I just wanted to share that high prolactin can and does affect the ability to get pregnant because prolactin supresses LH making it difficult or sometimes impossible to ovulate. I have super-high levels (in the 200s) when not treated. I was diagnosed with a benign pituitary tumor when I was 16 years old and I have been taking the drug bromocriptine (also called Parlodel) ever since. 

That being said, I have a beautiful 2-year-old daughter so trust me the drugs work if you need them. 

I would talk to your doctor about getting referred to an endocrynologist to determine if you have a prolactin issue. 

Hope that helps. :hug:


----------



## Belle30

Thanks Gidget

I'm actually pretty sure that I ovulate every month (or most months), and we got pregnant in our first month of ttc, which indicates that a slightly elevated prolactin level is not causing problems in that respect. I was wondering if it could have had any impact on my ability to sustain the pregnancy (i.e. if it had any role in my m/c). But as I said it was only 'borderline' raised, and it seems this may have been due to stress more than anything else. I might raise it with my doctor when I see her next, but for the time being I'm trying not to worry about it as we obviously can get pregnant with no trouble. And if I keep stressing over it it will probably just keep it raised!

Thanks again, and good luck xx


----------



## summergal

Hi Belle, I read your post and had to reply. Your symptoms are so similar to mine. And, first of all, I am sorry for your loss. 

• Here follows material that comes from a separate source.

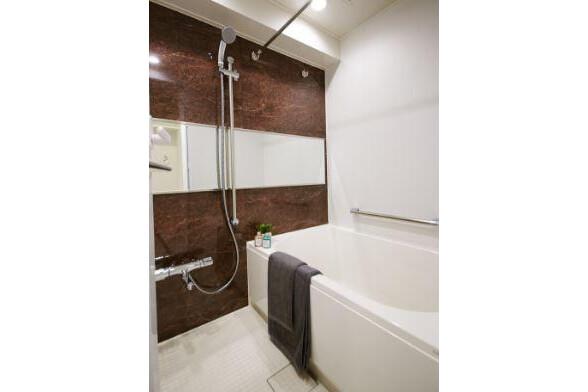 4LDK Apartment to Buy in Koto-ku Bathroom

I have had light periods since getting the mirena removed over 3 years ago. Multiple docs and FEs all say it's not related to mirena. My periods are lighter than they were before my first pregnancy, and after the first pregnancy (successful, so I know I can carry to term), but light after mirena and they never returned to normal. 

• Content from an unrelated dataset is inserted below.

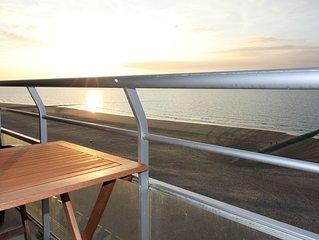 Großzügige, luxuriöse Fewo mit Seeblick an der Strandpromenade großer Balkon
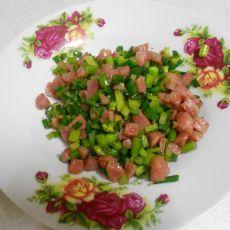 香肠炒韭菜花的做法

I've had 3 miscarriages and as much as each one has totally sucked, I am more frustrated on what hasn't worked and that all my docs have ignored my light periods as a symptom until now. My 1st mc was at 12 weeks (started spotting the day before the US where we should have seen the heartbeat), second mc was around 7 weeks (started spotting at 6 weeks, but still a heartbeat at first, then steadily progressed with spotting and growth stopped; not enough tissue for a culture sample for genetics testing), and third mc was at around 8 weeks (no heartbeat seen at 6 weeks). I'm sharing this detail in case any of your symptoms might have been the same, or in case other posters have had prolactin issues and mcs.

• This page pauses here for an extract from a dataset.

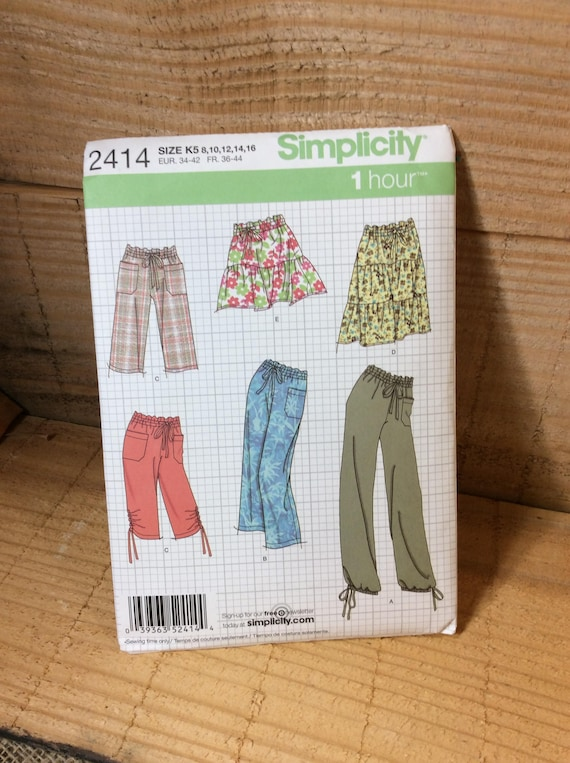 Simplicity 2414 from 2010 uncut, misses skirt and pants in two lengths, easy to sew, sew your own skirt and pants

Me and DH met with a genetics counselor and high risk pg doctor last week, after the test from our 3rd mc revealed a chromosome issue. I think it was a fluke and don't think our issue is genetics or chromosome related for the other 2 mcs. Anyway, the high risk pg doc suggested I go back to my OB for additional testing, including prolactin, thyroid, and insulin/diabetes. Ive already had the diabetes testing and I'm clear, but OB did the blood draw for prolactin and thyroid and I'm waiting on results. Neither doc thinks its a prolactin issue, since I'm not having any milk discharge from the breasts, but when I read your post about the light periods, I had to check and see how things are going with you. Were you definitely diagnosed? Are you on meds now? And, are you PG again yet? 

In my heart and gut, I know my light periods are related to the multiple miscarriages. And I'm not ready to give up until I hold another baby of my own in my arms.


----------



## sk100

Hi

I was diagnosed with a pituitary adenoma in 2006. I had milk from boobs, very bad headaches and mid-cycle bleeding. My prolatin came back high and I was sent for an MRI brain scan which showed a small benign tumour on my pituitary gland. This is what causes excess prolactin.

I was given dostinex/cabergoline tablets to control it and subsequent scans showed tumour had shrunk and levels had come down. I became pregnant last year and had my daughter in April, who sadly passed away. I have just had a MC.

A few days before I found out I was preg 2nd time, I had my progesterone tested and it came back high - doc didn't know I was preg but was surprised at the high level and then told me later it was high enough to sustain pregnancy. 

I have been reading about the link between prolactin and MC and the evidence is not very strong. I agree with previous poster that prolactin supresses ovulation hormones but it should not affect pregnancy (prolactin naturally rises in pregnancy anyway to get you ready for milk production).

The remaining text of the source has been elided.